This workshop will include presentations and session discussions by experts in the fields of clinical pharmacology, obstetrics and gynecology, endocrinology, and clinical care. Each session will include a Q&A to respond to questions from attendees. 

Speakers will discuss the current understanding of the impact of menopause on the pharmacokinetics (PK), pharmacodynamics (PD), and exposure-response relationships of FDA-regulated drugs and biologics used by menopausal women for non-menopause-related indications. The discussion is intended to identify the research and data gaps regarding the potential impact of menopause on PK/PD. 

The workshop will be held virtually on the Zoom platform and registrants will receive a link to attend the workshop after completing their registration. Live closed captioning will be available during the workshop. If you require additional accommodations, please request them when completing your registration. 

A video recording of this workshop will be available on the OWH website a few weeks after the workshop ends.  
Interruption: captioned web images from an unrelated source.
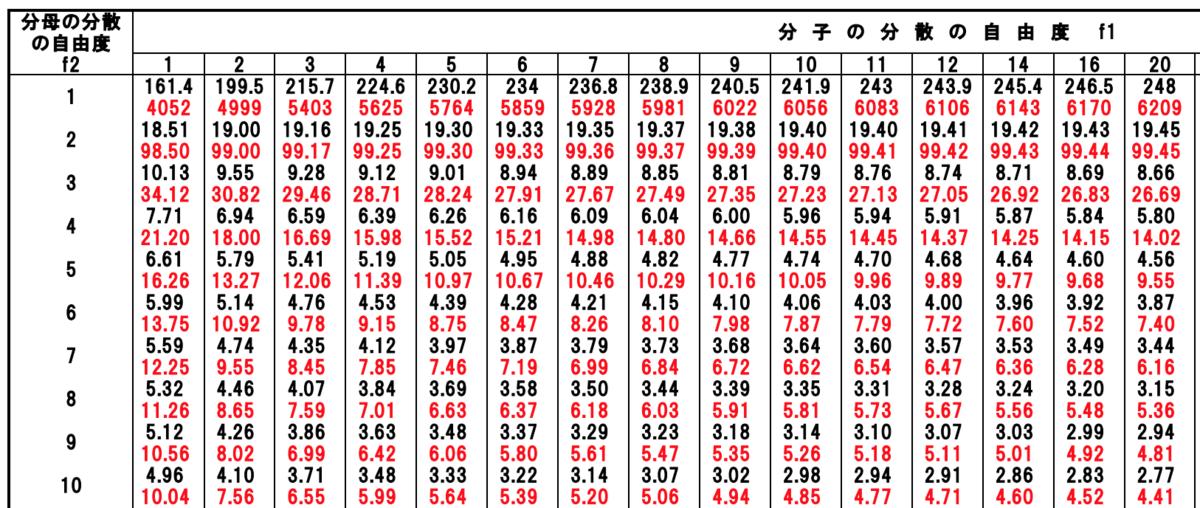 f:id:yuinomi:20200927084454p:plain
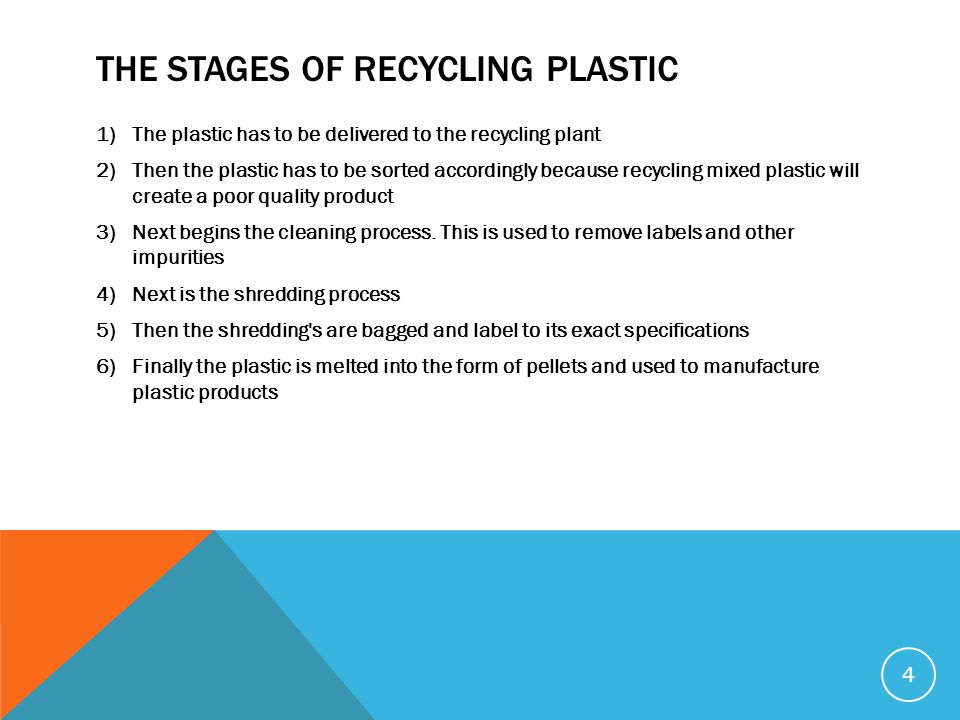 THE STAGES OF RECYCLING PLASTIC 1)The plastic has to be delivered to the recycling plant 2)Then the plastic has to be sorted accordingly because recycling mixed plastic will create a poor quality product 3)Next begins the cleaning process.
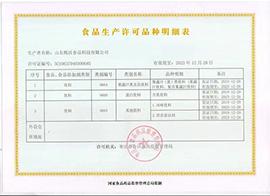 山东甄沃乐虎体育科技乐虎乐虎体育生产明细表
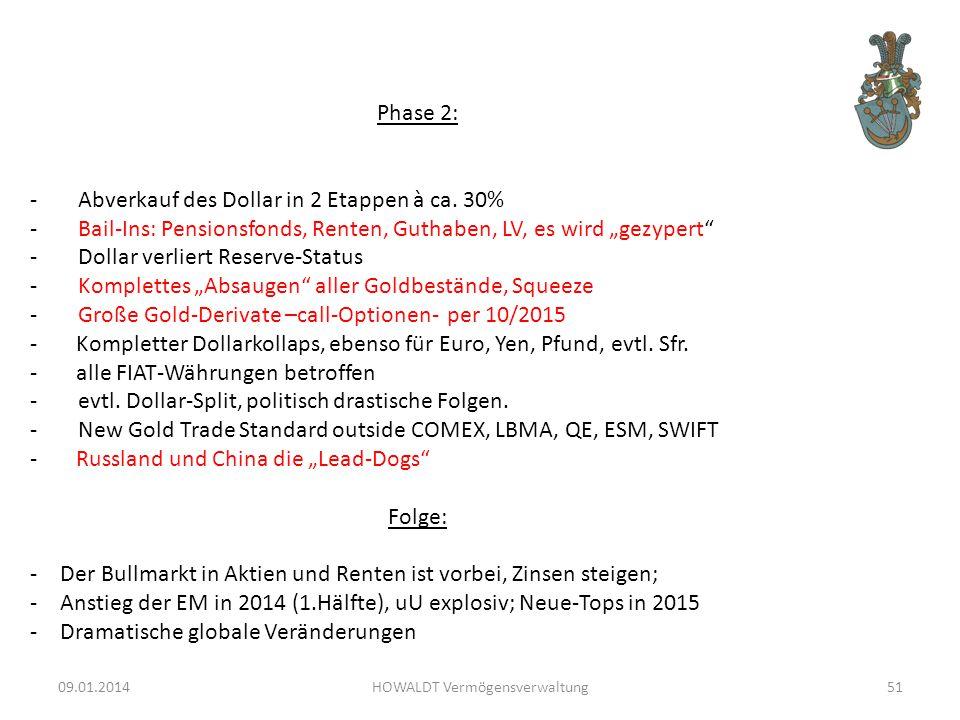 09.01.2014HOWALDT Vermögensverwaltung51 Phase 2: -Abverkauf des Dollar in 2 Etappen à ca.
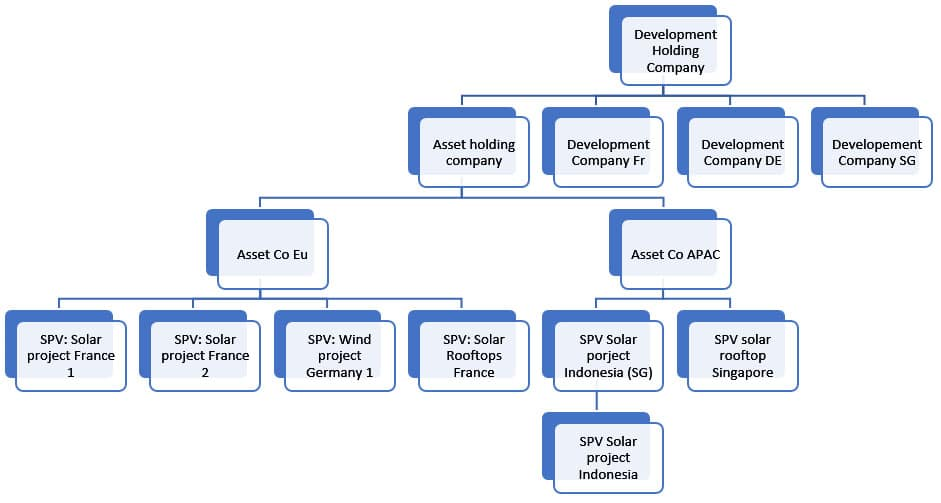1.4Example of development company corporate structure
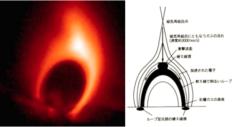 核融合できない星「褐色矮星」からスーパーフレアを観測!天文学者も困惑の画像 5/6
For questions about this event please email OWHmeetings@fda.hhs.gov. 

View workshop recording here

Meeting objectives 

• Examine the biological and physiological changes that occur during menopause.

• Discuss the current understanding of the impact of menopause on the pharmacokinetics (PK), pharmacodynamics (PD), and exposure-response relationships of FDA-regulated products used by menopausal women for non-menopause-related indications.

• Discuss whether the changes in drug absorption, distribution, metabolism, and elimination, if any, are specifically due to hormonal changes of menopause (independent of age), or other non-hormonal influences (including age-related renal and hepatic changes).

• Identify the research and data gaps regarding the impact of menopause on PK/PD, highlighting areas with the greatest need for further research and exploration.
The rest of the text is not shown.